The answer is no right now, but soon it will be yes: "Within a few decades, small groups—and even single individuals—will be able to get their hands on any number of extinction-inducing technologies." George Dvorsky explains how in this bone-chilling article.
Apocalyptic weapons are currently the domain of world powers. But this is set to change. Within a few decades, small groups — and even single individuals — will be able to get their hands on any number of extinction-inducing technologies. As shocking as it sounds, the world could be destroyed by a small team or a person acting alone. Here's how.
To learn more about this grim possibility, I spoke to two experts who have given this subject considerable thought. Philippe van Nedervelde is a reserves officer with the Belgian Army's ACOS Strat unit who's trained in Nuclear-Biological-Chemical defense. He's a futurist and security expert with a specialization in existential risks, sousveillance, surveillance, and privacy-issues and is currently involved with, among others, the P2P Foundation. James Barrat is the author of Our Final Invention: Artificial Intelligence and the End of the Human Era — a new book concerned with the risks posed by the advent of super-powerful machine intelligence.
Both van Nedervelde and Barrat are concerned that we're not taking this possibility seriously enough.
"The vast majority of humanity today seems blissfully unaware of the fact that we actually are in real danger," said van Nedervelde. "While it is important to stay well clear of any fear mongering and undue alarmism, the naked facts do tell us that we are, jointly and severally, in 'clear and present' mortal danger. What is worse is that a kind of 'perfect storm' of coinciding and converging existential risks is brewing."
If we're going to survive the next few millennia, he says, we are going to need to get through the next few critical decades as unscathed as we can.
Weapons of Choice
As a species living in an indifferent universe, we face both cosmic and human-made existential risks.
According to van Nedervelde, the most serious human-made risks include a bio-attack pandemic, a global exchange of thermonuclear bombs, the emergence of an artificial superintelligence that's unfriendly to humans, and the spectre of nanotechnology-enabled weapons of mass destruction.
"The threat of a bio-attack or malicious man-made pandemic is potentially particularly dangerous in the relatively short term," he says.
Indeed, a still fairly recent 20th century precedent showed us how serious it could be, even though in that case it was 'just' a natural pandemic: the 1918 Spanish flu which killed between 50 and 100 million people. That was between 2.5% and 5% of the entire global population at that time.
"Humanity has developed the technology needed to design effective and efficient pathogens," he told io9. "We dispose of the know-how needed to optimize their functioning and combine them for potency. If developed for that purpose, weaponized pathogens may ultimately succeed in killing nearly all and possibly even all of humanity."

**DATASET EXTRACT:**
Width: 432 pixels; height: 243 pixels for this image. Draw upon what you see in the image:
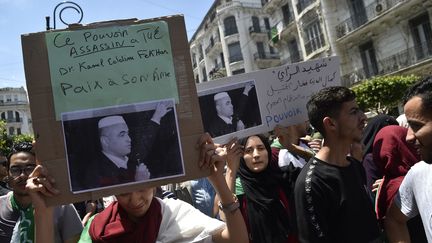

**REQUIREMENT A:** In the article about apocalyptic weapons, what share of the world's population at the time did the 1918 Spanish flu kill?
**REQUIREMENT B:** Continue the article about apocalyptic weapons past its final paragraph.

**TASK RESULT A:** Between 2.5% and 5%.

**TASK RESULT B:**
With regard to predictable future forms of weaponized nanotechnology, nanomedicine theorist Robert Freitas has distinguished between 'aerovores' a.k.a. 'grey dust', 'grey plankton', 'grey lichens', and so-called 'biomass killers'. These are variations on the grey goo threat — a hellish scenario in which self-replicating molecular robots completely consume the Earth or resources critical for human survival, like the atmosphere.
Aeorovores would blot out all sunlight. Grey plankton would consist of seabed-grown replicators that eat up land-based carbon-rich ecology, grey lichens could destroy land-based geology, and biomass killers would attack various organisms.
And lastly, as Barrat explained to me, there's the threat of artificial superintelligence. Within a few decades, AI could surpass human intelligence by an order of magnitude. Once unleashed, it could have survival drives much like our own, or it could be poorly programmed. We may be forced to compete with a rival that exceeds our capacities in ways we can scarcely imagine.
Destroying More With Less
Obviously, many, if not all, of these technologies will be developed by either highly-funded and highly-motivated government agencies and corporations. But that doesn't mean the blueprints for these things won't eventually make their way into the hands of nefarious groups, or that they won't be able to figure many of these things out for themselves.
It's a prospect that's not lost on the Pentagon. Speaking back in 1995, Admiral David E. Jeremiah of the US Joint Chiefs of Staff had this to say:
Somewhere in the back of my mind I still have this picture of five smart guys from Somalia or some other non-developed nation who see the opportunity to change the world. To turn the world upside down. Military applications of molecular manufacturing have even greater potential than nuclear weapons to radically change the balance of powers.
And as the White House US National Security Council has stated, "We are menaced less by fleets and armies than by catastrophic technologies in the hands of the embittered few."
In this context, van Nedervelde talked to me about 'Asymmetric Destructive Capability' (ADC).
"It means that with advancing technology there is ever less needed to destroy ever more," he told me. "Large-scale destruction becomes ever more possible with ever fewer resources. Predictably, the NBIC convergence exacerbates and accelerates the possible exponential increase of this asymmetry."
By NBIC, van Nedervelde is referring to the convergent effects of four critical technology sectors, namely nanotechnology (the manipulation of matter at the molecular scale, including the advent of radically advanced materials, medicines, and robotics), biotechnology, information technology, and cognitive science.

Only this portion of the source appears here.